Quanto mais numerosos foram os obstáculos legais e materiais vencidos pelas mulheres, mais rígidas, pesadas e cruéis foram as imagens da beleza feminina a nós impostas.
Naomi Wolf — “O mito da beleza”
O patriarcado se mantém funcionando através da exploração dos corpos do sexo feminino. Robin Morgan coloca as mulheres enquanto povo colonizado, cuja terra roubada é o próprio corpo. Ao longo dos séculos, as formas de controle do corpo feminino foram se desenvolvendo e adaptando às tentativas de resistência das mulheres. A beleza é um dos mecanismos mais fortes dessa dominação. É crucial que se tenha em mente que a beleza não existe por acaso — ela é intencional, eficiente e cruel.

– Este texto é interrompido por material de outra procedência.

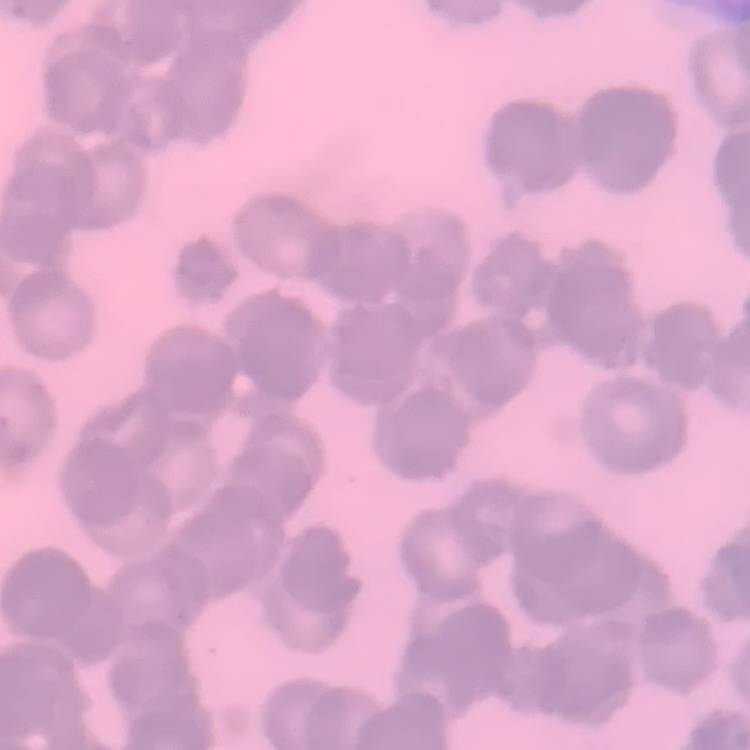

The erythrocytes exhibit rouleaux formation. Field's or Giemsa stain. Square crop of a larger photomicrograph. Thin peripheral smear.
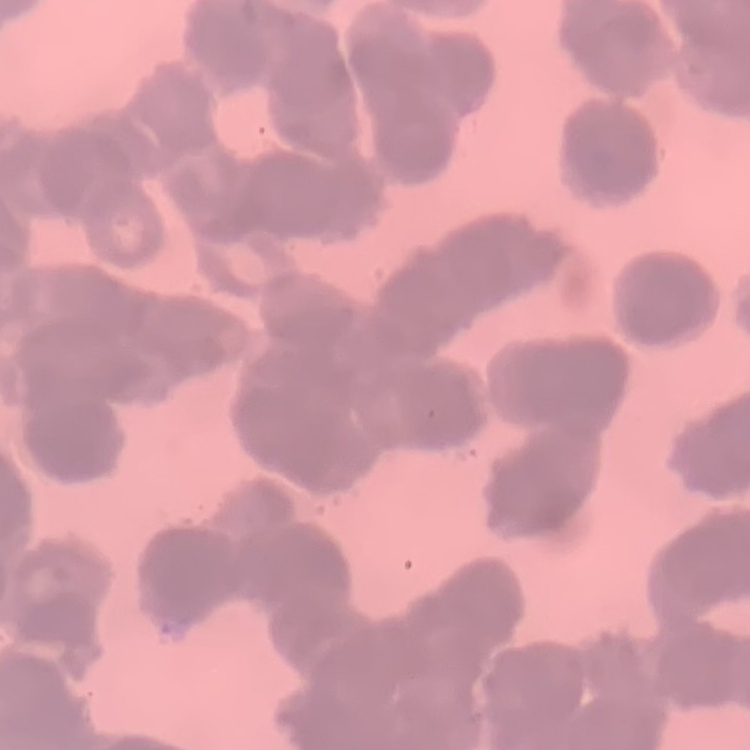

Summary:
  - Erythrocyte morphology: rouleaux formation
  - Stain: Field's or Giemsa
  - Image type: square crop of a larger photomicrograph
  - Preparation: thin blood film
Look for Plasmodium parasites.
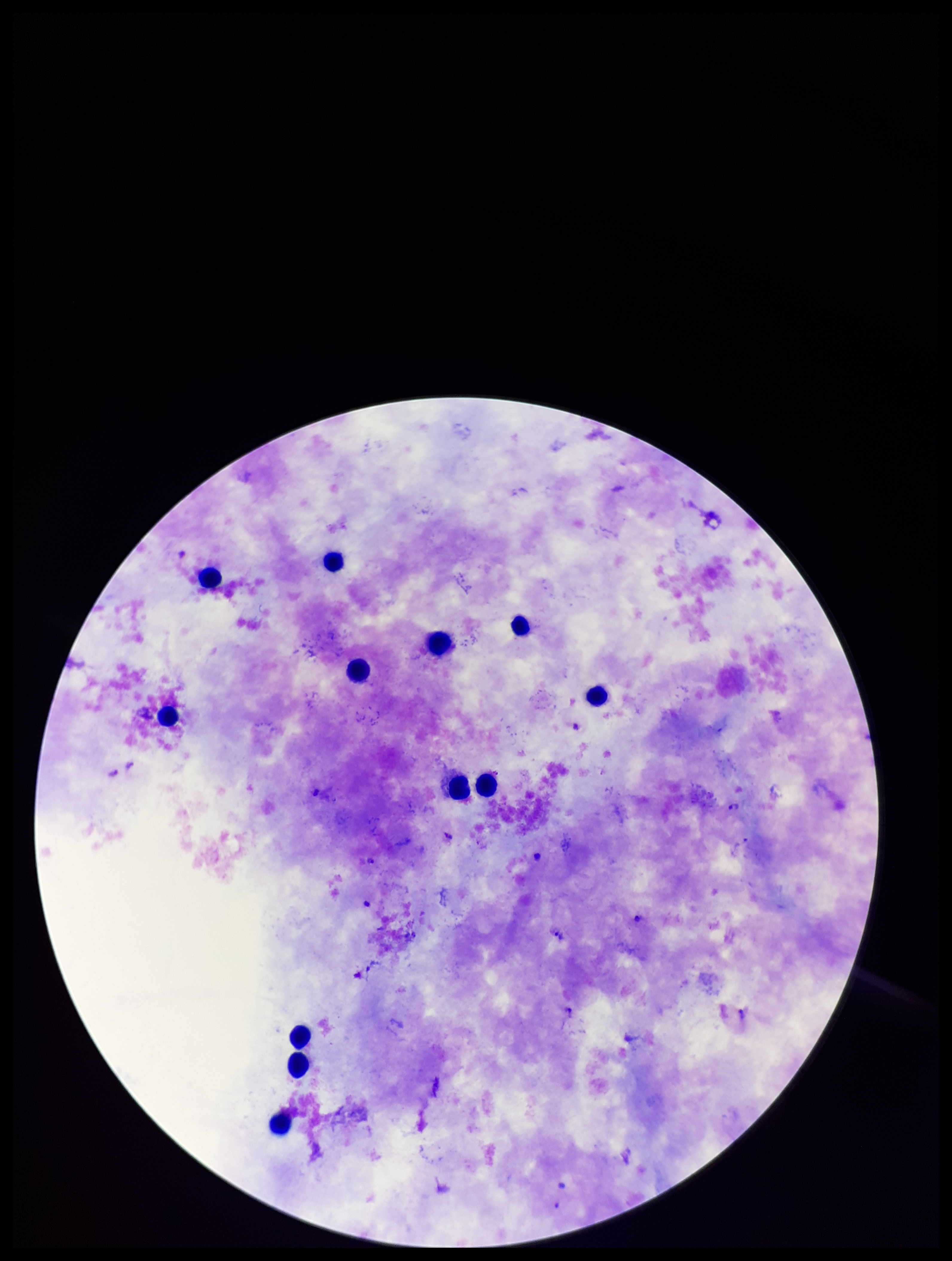

Detected.

{
  "species_reported_for_this_patient": "Plasmodium falciparum",
  "patient_malaria_status": "positive",
  "leukocyte_count": 12,
  "image_size": "952×1261 pixels",
  "parasite_count": 5,
  "field_of_view": "one from this slide",
  "capture": "smartphone photograph through the microscope eyepiece",
  "stain": "Giemsa",
  "preparation": "thick smear"
}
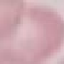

A primeira coisa a ser avaliada em uma mulher na sociedade patriarcal é sua aparência. A ânsia por ser considerada bonita funciona como um controle psicológico extremamente eficiente. A beleza ocupa o pensamento, o foco e a energia das mulheres. Ela é colocada como uma forma imprescindível de realização pessoal — exercer atração em pessoas do sexo masculino é algo diretamente relacionado a como mulheres são socializadas para construírem sua autoestima e obterem a sensação de que têm valor — esse padrão é tão forte que se mantém mesmo em mulheres que só amam mulheres. É um ideal inatingível, que exige tempo e manutenção e nunca se obtém o resultado desejado, um terreno fértil para o auto-ódio das mulheres.
De acordo com um estudo de Harvard, “The real truth about beauty: a global report” (“A verdade real sobre a beleza: um relatório global”), em 2004, no Brasil, apenas 6% das mulheres se descreviam como bonitas, 51% das mulheres acreditavam que precisavam emagrecer e 54% consideravam cirurgias plásticas.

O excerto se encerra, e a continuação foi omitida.